=== Exercise text ===
During pregnancy, cells sneak across the placenta in both directions. The fetus’s cells enter his mother, and the mother’s cells enter the fetus. A baby’s cells are detectable in his mother’s bloodstream as early as four weeks after conception, and a mother’s cells are detectable in her fetus by week 13. In the first trimester, one out of every fifty thousand cells in her body are from her baby-to-be (this is how some noninvasive prenatal tests check for genetic disorders). In the second and third trimesters, the count is up to one out of every thousand maternal cells. At the end of the pregnancy, up to 6 percent of the DNA in a pregnant woman’s blood plasma comes from the fetus. After birth, the mother’s fetal cell count plummets, but some stick around for the long haul. Those lingerers create their own lineages. Imagine colonies in the motherland.
Moms usually tolerate the invasion. This is why skin, organ, and bone marrow transplants between mother and child have a much higher success rate than between father and child.
And in terms of fetal cells and what they can do for the parent who carried the child:
It turns out that when fetal cells are good, they are very, very good. They may protect mothers from some forms of cancer. Fetal cells show up significantly more often in the breast tissue of women who don’t have breast cancer than in women who do (43 versus 14 percent). Why is this? Fetal cells are foreign to the mother because they contain DNA from the baby’s father. One theory is that this “otherness” stimulates the mother’s immune system just enough to help keep malignant cells in check. The more fetal cells there are in a woman’s body, the less active are autoimmune conditions such as rheumatoid arthritis and multiple sclerosis. These conditions improve during pregnancy and for some time afterward — suggesting that the mother’s immune system is more focused on attacking the “other,” not herself. There’s also tantalizing evidence that fetal cells may offer the mother increased resistance to certain diseases, thanks to the presence of the father’s immune system genes. These are new weapons in the war chest.
Of course, pregnancy involves a lot more than just the exchange of cells and any benefits for either body. But it’s a fascinating process nonetheless.
=== Available data ===
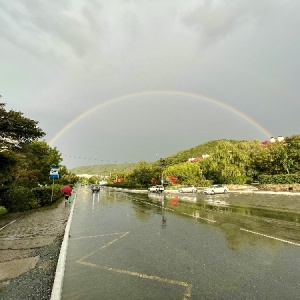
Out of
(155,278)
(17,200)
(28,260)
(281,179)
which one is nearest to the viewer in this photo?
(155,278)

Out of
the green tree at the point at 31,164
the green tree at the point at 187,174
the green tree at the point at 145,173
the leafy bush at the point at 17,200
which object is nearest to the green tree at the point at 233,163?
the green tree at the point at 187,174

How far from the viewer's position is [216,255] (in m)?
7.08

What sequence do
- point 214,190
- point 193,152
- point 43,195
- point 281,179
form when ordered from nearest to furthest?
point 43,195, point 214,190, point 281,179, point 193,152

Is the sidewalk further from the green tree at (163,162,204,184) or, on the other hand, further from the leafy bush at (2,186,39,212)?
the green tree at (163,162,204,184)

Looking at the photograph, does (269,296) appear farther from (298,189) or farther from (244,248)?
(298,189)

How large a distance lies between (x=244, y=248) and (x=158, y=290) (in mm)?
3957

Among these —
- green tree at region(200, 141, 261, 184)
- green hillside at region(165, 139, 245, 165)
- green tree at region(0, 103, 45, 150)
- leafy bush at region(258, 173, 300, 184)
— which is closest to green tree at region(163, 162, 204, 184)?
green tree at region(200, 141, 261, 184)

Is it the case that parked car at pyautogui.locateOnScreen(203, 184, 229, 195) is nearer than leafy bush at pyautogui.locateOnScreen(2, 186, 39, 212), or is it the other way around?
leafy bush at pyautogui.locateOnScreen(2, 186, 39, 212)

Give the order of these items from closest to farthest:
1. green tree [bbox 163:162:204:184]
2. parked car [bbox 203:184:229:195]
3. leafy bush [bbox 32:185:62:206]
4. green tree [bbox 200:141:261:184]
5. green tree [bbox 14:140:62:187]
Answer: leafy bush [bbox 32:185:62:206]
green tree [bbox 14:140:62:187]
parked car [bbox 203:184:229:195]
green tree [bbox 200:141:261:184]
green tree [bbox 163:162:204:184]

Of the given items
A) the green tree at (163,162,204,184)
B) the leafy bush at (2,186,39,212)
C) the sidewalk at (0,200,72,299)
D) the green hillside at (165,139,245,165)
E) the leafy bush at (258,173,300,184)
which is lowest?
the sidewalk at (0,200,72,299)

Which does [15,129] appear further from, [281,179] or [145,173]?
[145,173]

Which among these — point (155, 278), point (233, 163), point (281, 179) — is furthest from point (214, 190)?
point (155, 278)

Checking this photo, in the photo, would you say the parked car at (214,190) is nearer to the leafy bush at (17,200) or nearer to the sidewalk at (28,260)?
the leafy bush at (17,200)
===
=== Available data ===
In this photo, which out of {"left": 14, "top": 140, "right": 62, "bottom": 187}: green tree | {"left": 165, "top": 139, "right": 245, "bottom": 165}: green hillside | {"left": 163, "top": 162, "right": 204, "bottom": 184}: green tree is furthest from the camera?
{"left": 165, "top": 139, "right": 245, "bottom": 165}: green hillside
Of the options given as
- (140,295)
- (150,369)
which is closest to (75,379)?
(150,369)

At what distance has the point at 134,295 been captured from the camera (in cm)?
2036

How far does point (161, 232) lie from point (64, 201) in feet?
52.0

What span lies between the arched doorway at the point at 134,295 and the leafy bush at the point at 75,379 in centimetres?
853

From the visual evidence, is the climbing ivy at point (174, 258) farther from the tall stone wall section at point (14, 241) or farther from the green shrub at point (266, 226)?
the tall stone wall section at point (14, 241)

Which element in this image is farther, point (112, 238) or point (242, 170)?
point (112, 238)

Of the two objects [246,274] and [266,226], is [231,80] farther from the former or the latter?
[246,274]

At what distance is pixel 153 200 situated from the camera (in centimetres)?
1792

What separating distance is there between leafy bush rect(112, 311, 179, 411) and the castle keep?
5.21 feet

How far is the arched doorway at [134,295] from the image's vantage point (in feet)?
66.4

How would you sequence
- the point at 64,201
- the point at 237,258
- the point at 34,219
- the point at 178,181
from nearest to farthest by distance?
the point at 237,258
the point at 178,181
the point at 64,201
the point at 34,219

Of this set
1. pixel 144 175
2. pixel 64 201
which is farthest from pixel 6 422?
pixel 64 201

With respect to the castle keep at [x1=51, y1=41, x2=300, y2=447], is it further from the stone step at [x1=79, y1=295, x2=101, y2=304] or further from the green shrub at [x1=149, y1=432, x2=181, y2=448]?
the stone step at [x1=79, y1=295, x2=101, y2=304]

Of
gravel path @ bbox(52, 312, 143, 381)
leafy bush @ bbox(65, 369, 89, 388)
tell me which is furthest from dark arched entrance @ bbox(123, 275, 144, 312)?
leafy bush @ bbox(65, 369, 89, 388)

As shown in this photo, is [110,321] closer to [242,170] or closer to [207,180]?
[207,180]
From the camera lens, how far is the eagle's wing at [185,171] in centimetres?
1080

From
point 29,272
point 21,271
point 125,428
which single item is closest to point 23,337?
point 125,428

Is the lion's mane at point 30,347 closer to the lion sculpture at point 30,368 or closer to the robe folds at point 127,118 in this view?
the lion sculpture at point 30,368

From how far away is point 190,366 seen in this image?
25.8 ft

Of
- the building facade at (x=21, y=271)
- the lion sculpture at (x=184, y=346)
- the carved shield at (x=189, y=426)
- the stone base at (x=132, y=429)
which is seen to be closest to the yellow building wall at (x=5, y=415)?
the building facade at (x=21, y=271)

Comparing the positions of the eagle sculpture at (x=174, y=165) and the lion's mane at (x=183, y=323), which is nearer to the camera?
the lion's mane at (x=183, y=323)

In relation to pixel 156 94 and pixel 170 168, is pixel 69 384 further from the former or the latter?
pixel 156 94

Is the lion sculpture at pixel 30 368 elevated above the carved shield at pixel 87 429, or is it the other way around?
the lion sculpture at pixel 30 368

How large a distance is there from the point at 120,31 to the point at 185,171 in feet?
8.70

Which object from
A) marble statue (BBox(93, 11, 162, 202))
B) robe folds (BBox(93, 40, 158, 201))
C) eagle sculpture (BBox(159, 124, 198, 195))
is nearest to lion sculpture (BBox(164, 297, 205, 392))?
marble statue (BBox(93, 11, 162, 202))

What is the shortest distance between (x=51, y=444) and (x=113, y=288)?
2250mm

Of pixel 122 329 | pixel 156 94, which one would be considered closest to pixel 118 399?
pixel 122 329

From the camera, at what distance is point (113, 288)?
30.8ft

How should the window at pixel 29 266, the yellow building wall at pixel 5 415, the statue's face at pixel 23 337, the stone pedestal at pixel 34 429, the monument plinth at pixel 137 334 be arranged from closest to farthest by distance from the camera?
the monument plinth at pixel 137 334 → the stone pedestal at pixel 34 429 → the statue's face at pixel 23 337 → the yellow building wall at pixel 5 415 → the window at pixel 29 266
===
** Tasks and exercises **
• a. From the text on fetal cells, reproduce the passage starting at "During pregnancy, cells" and ending at "in the motherland.".
• b. Answer these questions using the text on fetal cells:
(i) How soon after conception can a baby's cells be detected in the mother's bloodstream?
(ii) At the end of pregnancy, up to what share of the DNA in a pregnant woman's blood plasma comes from the fetus?
(iii) How often do fetal cells show up in the breast tissue of women without breast cancer compared with women who have it?
• c. According to the text on fetal cells, why do skin, organ, and bone marrow transplants between mother and child succeed more often than those between father and child? Answer in one to three sentences.

** Solutions per task **
• a.
During pregnancy, cells sneak across the placenta in both directions. The fetus’s cells enter his mother, and the mother’s cells enter the fetus. A baby’s cells are detectable in his mother’s bloodstream as early as four weeks after conception, and a mother’s cells are detectable in her fetus by week 13. In the first trimester, one out of every fifty thousand cells in her body are from her baby-to-be (this is how some noninvasive prenatal tests check for genetic disorders). In the second and third trimesters, the count is up to one out of every thousand maternal cells. At the end of the pregnancy, up to 6 percent of the DNA in a pregnant woman’s blood plasma comes from the fetus. After birth, the mother’s fetal cell count plummets, but some stick around for the long haul. Those lingerers create their own lineages. Imagine colonies in the motherland.

• b.
(i) As early as four weeks after conception.
(ii) Up to 6 percent.
(iii) 43 percent versus 14 percent.

• c. The text says mothers usually tolerate the fetal cells that enter their bodies during pregnancy. That tolerance is why these transplants between mother and child have a much higher success rate than those between father and child.